In some ways, Sena Zellers stole the show in her role as Scarecrow. Never did she forget that her limbs were only straw and something of a walking impediment with an occasional stumble, but the expressions on her face while experiencing those setbacks were priceless—absolutely impeccable.
Another outstanding role was played by Annalise Amack as the Cowardly Lion. It didn’t hurt a bit that her natural hair and her lion’s main were the same color, making it appear as though she had one of the thickest flowing mains you’ll ever see on a lion. But she also demonstrated the ability to go from cowardly when needed and to fearless when needed.
Savannah May as the Tin Man; Glinda the Good Witch played by Kolbi Franklin; and Ruby Holliday, who played the evil Miss Gultch and the Wicked Witch, all did a tremendous job of creating the roles as they were meant to be created.
There were several other key players in the musical—unfortunately too many to mention—who fulfilled their roles at a level that would make larger troupes proud.
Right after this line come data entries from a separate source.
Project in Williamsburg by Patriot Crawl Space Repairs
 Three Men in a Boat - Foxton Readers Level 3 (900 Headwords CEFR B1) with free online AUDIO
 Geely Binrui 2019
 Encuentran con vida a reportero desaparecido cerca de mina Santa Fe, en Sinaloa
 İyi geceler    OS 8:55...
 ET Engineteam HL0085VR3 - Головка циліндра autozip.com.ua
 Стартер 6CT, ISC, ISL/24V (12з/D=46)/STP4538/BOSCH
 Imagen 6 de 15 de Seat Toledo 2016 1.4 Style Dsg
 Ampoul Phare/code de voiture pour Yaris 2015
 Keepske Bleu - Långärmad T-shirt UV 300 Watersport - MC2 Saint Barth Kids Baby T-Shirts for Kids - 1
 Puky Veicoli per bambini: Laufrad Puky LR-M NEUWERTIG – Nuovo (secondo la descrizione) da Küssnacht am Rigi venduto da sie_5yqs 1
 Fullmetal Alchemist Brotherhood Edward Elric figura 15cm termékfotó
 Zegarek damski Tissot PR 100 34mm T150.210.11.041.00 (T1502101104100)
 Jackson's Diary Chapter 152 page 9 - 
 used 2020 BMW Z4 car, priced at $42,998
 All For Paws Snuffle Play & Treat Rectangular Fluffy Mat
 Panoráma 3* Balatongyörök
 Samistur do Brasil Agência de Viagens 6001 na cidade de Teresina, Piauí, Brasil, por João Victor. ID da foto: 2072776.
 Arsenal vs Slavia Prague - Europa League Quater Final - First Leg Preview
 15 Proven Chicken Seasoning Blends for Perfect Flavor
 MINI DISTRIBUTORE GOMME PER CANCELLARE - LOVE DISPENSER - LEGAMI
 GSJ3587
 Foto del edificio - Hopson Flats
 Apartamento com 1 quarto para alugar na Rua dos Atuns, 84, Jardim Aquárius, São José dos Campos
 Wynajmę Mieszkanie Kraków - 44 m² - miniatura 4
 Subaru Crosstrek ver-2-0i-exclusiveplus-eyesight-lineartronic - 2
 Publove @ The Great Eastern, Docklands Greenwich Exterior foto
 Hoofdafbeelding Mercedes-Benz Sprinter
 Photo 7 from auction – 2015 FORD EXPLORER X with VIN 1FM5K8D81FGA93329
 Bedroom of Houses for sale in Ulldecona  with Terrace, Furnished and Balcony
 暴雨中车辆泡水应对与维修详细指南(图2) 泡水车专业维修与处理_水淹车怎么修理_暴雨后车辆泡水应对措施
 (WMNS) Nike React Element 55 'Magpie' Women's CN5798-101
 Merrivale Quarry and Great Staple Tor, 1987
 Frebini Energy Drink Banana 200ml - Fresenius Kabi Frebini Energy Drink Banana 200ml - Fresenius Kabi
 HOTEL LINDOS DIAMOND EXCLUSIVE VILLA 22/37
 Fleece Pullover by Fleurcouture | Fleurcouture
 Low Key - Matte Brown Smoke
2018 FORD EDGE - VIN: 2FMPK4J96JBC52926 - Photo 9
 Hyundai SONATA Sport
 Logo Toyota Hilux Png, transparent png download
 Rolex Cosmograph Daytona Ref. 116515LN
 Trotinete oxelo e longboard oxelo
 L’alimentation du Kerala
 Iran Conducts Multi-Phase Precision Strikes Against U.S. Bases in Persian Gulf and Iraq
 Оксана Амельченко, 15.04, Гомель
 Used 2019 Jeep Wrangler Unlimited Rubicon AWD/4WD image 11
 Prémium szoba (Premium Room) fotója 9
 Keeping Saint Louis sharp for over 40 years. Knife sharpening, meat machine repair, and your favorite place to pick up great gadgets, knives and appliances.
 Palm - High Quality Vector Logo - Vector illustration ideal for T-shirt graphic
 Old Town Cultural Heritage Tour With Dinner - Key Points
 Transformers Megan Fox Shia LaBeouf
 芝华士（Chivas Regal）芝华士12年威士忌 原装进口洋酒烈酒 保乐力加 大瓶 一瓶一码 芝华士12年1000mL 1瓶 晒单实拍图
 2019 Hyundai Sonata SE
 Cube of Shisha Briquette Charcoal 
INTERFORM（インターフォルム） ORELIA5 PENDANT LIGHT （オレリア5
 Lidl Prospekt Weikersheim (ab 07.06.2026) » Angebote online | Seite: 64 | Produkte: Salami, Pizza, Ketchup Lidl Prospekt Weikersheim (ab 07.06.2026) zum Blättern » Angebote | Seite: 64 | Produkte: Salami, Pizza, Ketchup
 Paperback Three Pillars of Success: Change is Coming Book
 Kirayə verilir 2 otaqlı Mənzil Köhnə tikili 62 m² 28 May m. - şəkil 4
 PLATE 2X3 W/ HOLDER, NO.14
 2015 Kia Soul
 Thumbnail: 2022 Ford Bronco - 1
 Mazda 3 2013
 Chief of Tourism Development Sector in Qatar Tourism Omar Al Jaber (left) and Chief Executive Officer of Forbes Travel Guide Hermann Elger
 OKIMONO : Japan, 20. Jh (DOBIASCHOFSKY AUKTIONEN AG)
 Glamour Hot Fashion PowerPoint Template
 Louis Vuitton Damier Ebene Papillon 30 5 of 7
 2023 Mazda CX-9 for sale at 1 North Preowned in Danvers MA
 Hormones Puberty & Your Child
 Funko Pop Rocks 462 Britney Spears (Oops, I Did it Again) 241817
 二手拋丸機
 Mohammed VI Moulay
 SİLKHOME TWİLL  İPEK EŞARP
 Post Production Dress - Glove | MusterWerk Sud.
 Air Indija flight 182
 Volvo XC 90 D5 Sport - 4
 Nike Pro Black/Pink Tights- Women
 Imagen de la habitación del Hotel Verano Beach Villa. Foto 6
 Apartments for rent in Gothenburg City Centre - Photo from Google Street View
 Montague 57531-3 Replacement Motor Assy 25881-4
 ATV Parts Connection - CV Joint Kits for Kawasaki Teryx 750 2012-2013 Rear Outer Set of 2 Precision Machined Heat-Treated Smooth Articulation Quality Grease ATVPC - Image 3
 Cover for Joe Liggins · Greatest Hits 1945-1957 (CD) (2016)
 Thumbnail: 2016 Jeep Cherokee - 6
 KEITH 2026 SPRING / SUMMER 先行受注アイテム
The groups of Munchkins, Wilkeys, the evil Monkeys, the Jitter Bugs, the Poppies and the Ozians added greatly to the play. With the last major production given in Meeker being “The Littlest Mermaid,” Meeker can lift its head high with the quality of production available here, regardless of which group does it, although most members of one group are likely members in another or two of the groups.
Kudos to local adults Kevin Amack, Matt Holliday and Laurie and Gary Zellers, who added zing to their roles as Hickory, Hunk, Auntie Em and Uncle Henry.
Kudos also to the directing team of Laurie and Gary Zellers, musical director and costume director Shana Holliday, choreographer Kari Jo Stevens, set designer and props creator Nancy Richardson and technical director Bob Amick. Every facet of the play from the choreography to the acting, to the set design and the lighting was nearly flawless.